Begin

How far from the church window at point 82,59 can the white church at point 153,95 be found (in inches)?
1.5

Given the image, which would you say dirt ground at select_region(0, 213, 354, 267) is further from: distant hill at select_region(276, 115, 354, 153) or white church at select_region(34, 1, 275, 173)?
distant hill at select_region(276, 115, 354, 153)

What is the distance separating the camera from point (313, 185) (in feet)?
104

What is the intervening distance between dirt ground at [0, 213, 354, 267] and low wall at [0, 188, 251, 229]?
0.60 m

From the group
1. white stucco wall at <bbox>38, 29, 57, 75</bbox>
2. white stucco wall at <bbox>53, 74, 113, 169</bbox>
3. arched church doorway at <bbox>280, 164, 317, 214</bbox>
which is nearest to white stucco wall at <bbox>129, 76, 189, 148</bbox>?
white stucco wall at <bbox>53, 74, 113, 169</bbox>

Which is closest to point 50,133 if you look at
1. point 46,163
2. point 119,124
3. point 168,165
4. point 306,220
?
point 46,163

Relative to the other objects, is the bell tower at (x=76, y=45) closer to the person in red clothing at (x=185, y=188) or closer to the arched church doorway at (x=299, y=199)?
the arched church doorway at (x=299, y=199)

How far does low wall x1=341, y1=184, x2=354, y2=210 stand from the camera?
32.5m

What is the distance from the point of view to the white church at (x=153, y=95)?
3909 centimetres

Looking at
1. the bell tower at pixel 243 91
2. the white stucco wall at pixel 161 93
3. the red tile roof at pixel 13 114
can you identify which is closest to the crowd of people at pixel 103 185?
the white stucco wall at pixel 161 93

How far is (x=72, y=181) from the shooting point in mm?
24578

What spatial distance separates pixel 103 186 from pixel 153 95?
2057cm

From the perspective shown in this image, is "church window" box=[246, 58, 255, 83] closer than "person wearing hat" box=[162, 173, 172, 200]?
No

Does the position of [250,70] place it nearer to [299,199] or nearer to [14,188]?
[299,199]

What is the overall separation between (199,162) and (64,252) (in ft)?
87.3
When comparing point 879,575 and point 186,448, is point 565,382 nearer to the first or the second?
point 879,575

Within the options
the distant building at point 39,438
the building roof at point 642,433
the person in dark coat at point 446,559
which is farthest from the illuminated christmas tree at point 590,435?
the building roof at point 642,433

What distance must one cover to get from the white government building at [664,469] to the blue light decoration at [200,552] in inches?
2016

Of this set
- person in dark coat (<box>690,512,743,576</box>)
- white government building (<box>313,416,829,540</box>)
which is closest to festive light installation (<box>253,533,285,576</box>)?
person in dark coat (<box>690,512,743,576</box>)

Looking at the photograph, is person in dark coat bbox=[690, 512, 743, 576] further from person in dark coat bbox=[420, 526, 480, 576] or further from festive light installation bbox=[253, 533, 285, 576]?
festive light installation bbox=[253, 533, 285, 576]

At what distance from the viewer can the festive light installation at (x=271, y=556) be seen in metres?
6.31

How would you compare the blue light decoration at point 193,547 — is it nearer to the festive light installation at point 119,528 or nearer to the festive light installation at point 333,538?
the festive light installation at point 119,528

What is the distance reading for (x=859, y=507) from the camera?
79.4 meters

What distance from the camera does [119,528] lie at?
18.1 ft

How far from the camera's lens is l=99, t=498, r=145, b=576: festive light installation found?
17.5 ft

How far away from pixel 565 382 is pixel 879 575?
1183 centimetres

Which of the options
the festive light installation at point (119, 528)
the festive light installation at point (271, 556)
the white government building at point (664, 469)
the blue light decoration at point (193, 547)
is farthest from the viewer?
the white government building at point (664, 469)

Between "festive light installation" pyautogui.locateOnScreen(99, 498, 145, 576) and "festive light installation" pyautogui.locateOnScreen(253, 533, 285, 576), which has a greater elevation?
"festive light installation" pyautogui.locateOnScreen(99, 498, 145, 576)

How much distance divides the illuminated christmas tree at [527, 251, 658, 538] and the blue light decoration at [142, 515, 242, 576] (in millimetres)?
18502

End

# YOUR TASK:
Reproduce every line above word for word, changing nothing.

# CORRECT RESPONSE:
How far from the church window at point 82,59 can the white church at point 153,95 be found (in inches)?
1.5

Given the image, which would you say dirt ground at select_region(0, 213, 354, 267) is further from: distant hill at select_region(276, 115, 354, 153) or white church at select_region(34, 1, 275, 173)?
distant hill at select_region(276, 115, 354, 153)

What is the distance separating the camera from point (313, 185) (in feet)?
104

What is the intervening distance between dirt ground at [0, 213, 354, 267] and low wall at [0, 188, 251, 229]?
0.60 m

From the group
1. white stucco wall at <bbox>38, 29, 57, 75</bbox>
2. white stucco wall at <bbox>53, 74, 113, 169</bbox>
3. arched church doorway at <bbox>280, 164, 317, 214</bbox>
which is nearest to white stucco wall at <bbox>129, 76, 189, 148</bbox>?
white stucco wall at <bbox>53, 74, 113, 169</bbox>

Which is closest to point 50,133 if you look at
1. point 46,163
2. point 119,124
3. point 168,165
4. point 306,220
?
point 46,163

Relative to the other objects, is the bell tower at (x=76, y=45) closer to the person in red clothing at (x=185, y=188) or closer to the arched church doorway at (x=299, y=199)?
the arched church doorway at (x=299, y=199)

How far does low wall x1=341, y1=184, x2=354, y2=210 stand from the camera?
32.5m

What is the distance from the point of view to the white church at (x=153, y=95)?
3909 centimetres

Looking at
1. the bell tower at pixel 243 91
2. the white stucco wall at pixel 161 93
3. the red tile roof at pixel 13 114
can you identify which is closest to the crowd of people at pixel 103 185?
the white stucco wall at pixel 161 93

How far is (x=72, y=181) from the shooting point in mm?
24578

What spatial distance separates pixel 103 186 from pixel 153 95?
2057cm

From the perspective shown in this image, is "church window" box=[246, 58, 255, 83] closer than "person wearing hat" box=[162, 173, 172, 200]?
No

Does the position of [250,70] place it nearer to [299,199] or nearer to [14,188]?
[299,199]

What is the overall separation between (199,162) and (64,252) (in ft)?
87.3
When comparing point 879,575 and point 186,448, is point 565,382 nearer to the first or the second?
point 879,575

Within the options
the distant building at point 39,438
the building roof at point 642,433
the person in dark coat at point 446,559
which is farthest from the illuminated christmas tree at point 590,435?
the building roof at point 642,433

What distance must one cover to get from the white government building at [664,469] to the blue light decoration at [200,552] in inches?
2016

Of this set
- person in dark coat (<box>690,512,743,576</box>)
- white government building (<box>313,416,829,540</box>)
which is closest to festive light installation (<box>253,533,285,576</box>)?
person in dark coat (<box>690,512,743,576</box>)

Looking at the photograph, is person in dark coat bbox=[690, 512, 743, 576] further from person in dark coat bbox=[420, 526, 480, 576] or further from festive light installation bbox=[253, 533, 285, 576]?
festive light installation bbox=[253, 533, 285, 576]

At what distance from the viewer can the festive light installation at (x=271, y=556) be seen in metres?
6.31

How would you compare the blue light decoration at point 193,547 — is it nearer to the festive light installation at point 119,528 or nearer to the festive light installation at point 333,538?
the festive light installation at point 119,528

What is the distance reading for (x=859, y=507) from the camera?
79.4 meters

What distance from the camera does [119,528] lie at?
18.1 ft

How far from the camera's lens is l=99, t=498, r=145, b=576: festive light installation found?
17.5 ft

How far away from pixel 565 382 is pixel 879 575?
1183 centimetres

Which of the options
the festive light installation at point (119, 528)
the festive light installation at point (271, 556)
the white government building at point (664, 469)
the blue light decoration at point (193, 547)
is farthest from the viewer?
the white government building at point (664, 469)

Between "festive light installation" pyautogui.locateOnScreen(99, 498, 145, 576) and "festive light installation" pyautogui.locateOnScreen(253, 533, 285, 576), which has a greater elevation?
"festive light installation" pyautogui.locateOnScreen(99, 498, 145, 576)

How much distance divides the illuminated christmas tree at [527, 251, 658, 538] and the blue light decoration at [142, 515, 242, 576] (in millimetres)?
18502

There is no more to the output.